*To do*:
A) In the comment on inflation-adjusted government debt, about what percentage of GDP did the benefit reach in 1981?
B) Reproduce the comment on inflation-adjusted government debt word for word from "If you re-set" to "leveling off again.".

*Extract provided*:
**********
I gave a little further reflection to this. By zeroing the "inflation adjusted" debt-to-GDP ratio in 1947, the graph you created subtracts the 1947 debt (in 2009 dollars, I think) from all future data points. That subtraction component starts off dominating the data (giving you zero or less on the y-axis), but is inflated away as the data series progresses. Once you get into the 80s and 90s, the data is dominated by the debt levels you're trying to graph, and the two lines track each other.

If you re-set the starting point of the data as I recommend in my comment, what you see is that they "inflation adjusted" burden of debt is always greater than what you call the "nominal" burden of debt. The two measures diverge, and pretty strongly. If you subtract the blue line from the corrected red line, you get what I would call an "inflation dividend"--the benefit to the government of having its debts denominated in dollars that are becoming less valuable. That benefit goes up from zero to about 18% of GDP in 1947-1957. It then levels off until 1969, and increases to about 40% of GDP in 1981 before leveling off again.

So what does this show us? It looks to me like it's just tracking periods of higher inflation. The post-war period had higher inflation, relieving debt pressure on the USG. Then it leveled off until the eve of the late 60s through the 70s, when inflation occurred again. If you adjust the nominal debt of the government for inflation, removing the benefit it gained from those depreciated debts, the governmental debt looks bigger. No profound insight hidden within.
**********
Spatial reasoning dataset excerpts
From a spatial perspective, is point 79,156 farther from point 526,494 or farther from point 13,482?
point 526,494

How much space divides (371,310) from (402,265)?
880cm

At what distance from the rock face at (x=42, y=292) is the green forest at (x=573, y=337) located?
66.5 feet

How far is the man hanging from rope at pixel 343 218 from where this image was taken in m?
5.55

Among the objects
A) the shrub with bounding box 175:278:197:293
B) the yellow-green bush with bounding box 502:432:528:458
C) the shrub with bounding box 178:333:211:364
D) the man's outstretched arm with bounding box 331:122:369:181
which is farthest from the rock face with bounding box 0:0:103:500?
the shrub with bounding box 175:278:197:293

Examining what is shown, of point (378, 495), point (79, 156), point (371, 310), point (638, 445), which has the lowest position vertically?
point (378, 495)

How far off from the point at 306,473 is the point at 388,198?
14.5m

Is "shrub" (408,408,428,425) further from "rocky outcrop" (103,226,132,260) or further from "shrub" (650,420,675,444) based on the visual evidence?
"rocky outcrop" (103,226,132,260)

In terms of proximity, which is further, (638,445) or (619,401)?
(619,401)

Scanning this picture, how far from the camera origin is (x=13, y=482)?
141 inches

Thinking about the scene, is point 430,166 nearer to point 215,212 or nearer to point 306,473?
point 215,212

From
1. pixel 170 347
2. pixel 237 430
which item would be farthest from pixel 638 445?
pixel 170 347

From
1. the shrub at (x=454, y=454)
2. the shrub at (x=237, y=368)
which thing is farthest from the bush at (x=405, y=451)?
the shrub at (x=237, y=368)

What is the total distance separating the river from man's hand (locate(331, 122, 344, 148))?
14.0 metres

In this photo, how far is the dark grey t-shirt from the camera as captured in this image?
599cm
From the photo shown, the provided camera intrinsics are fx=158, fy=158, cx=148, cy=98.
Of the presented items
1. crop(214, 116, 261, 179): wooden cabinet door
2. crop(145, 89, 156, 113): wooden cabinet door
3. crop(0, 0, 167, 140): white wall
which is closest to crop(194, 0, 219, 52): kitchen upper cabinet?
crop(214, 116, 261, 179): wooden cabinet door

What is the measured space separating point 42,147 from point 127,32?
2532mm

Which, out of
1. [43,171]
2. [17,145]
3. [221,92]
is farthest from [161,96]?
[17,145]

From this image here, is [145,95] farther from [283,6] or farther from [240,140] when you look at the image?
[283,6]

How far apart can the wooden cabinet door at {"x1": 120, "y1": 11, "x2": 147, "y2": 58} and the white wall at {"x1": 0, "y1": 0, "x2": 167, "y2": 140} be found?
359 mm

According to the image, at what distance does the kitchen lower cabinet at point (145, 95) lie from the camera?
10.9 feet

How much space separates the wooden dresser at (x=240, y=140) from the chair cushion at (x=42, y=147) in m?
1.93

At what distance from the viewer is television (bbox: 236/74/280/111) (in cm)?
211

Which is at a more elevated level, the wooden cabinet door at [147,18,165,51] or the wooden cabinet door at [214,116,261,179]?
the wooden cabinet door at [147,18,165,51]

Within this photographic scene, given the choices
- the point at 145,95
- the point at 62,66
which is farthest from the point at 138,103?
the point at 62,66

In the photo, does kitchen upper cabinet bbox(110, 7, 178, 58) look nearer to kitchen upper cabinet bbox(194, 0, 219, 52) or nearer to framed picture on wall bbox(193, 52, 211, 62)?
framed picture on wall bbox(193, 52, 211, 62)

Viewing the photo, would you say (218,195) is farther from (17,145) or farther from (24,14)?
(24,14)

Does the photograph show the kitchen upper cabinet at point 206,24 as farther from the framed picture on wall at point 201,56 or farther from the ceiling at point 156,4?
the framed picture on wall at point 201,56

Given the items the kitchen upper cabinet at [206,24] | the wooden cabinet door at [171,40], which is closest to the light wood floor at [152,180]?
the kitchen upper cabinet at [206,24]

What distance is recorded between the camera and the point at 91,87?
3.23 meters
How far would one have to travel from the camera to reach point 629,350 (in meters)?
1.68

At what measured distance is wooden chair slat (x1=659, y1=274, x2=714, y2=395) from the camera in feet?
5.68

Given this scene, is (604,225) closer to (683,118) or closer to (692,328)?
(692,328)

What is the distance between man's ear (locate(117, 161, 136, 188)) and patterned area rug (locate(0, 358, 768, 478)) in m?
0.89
**********
*Exercise results*:
A) About 40% of GDP.

B)
If you re-set the starting point of the data as I recommend in my comment, what you see is that they "inflation adjusted" burden of debt is always greater than what you call the "nominal" burden of debt. The two measures diverge, and pretty strongly. If you subtract the blue line from the corrected red line, you get what I would call an "inflation dividend"--the benefit to the government of having its debts denominated in dollars that are becoming less valuable. That benefit goes up from zero to about 18% of GDP in 1947-1957. It then levels off until 1969, and increases to about 40% of GDP in 1981 before leveling off again.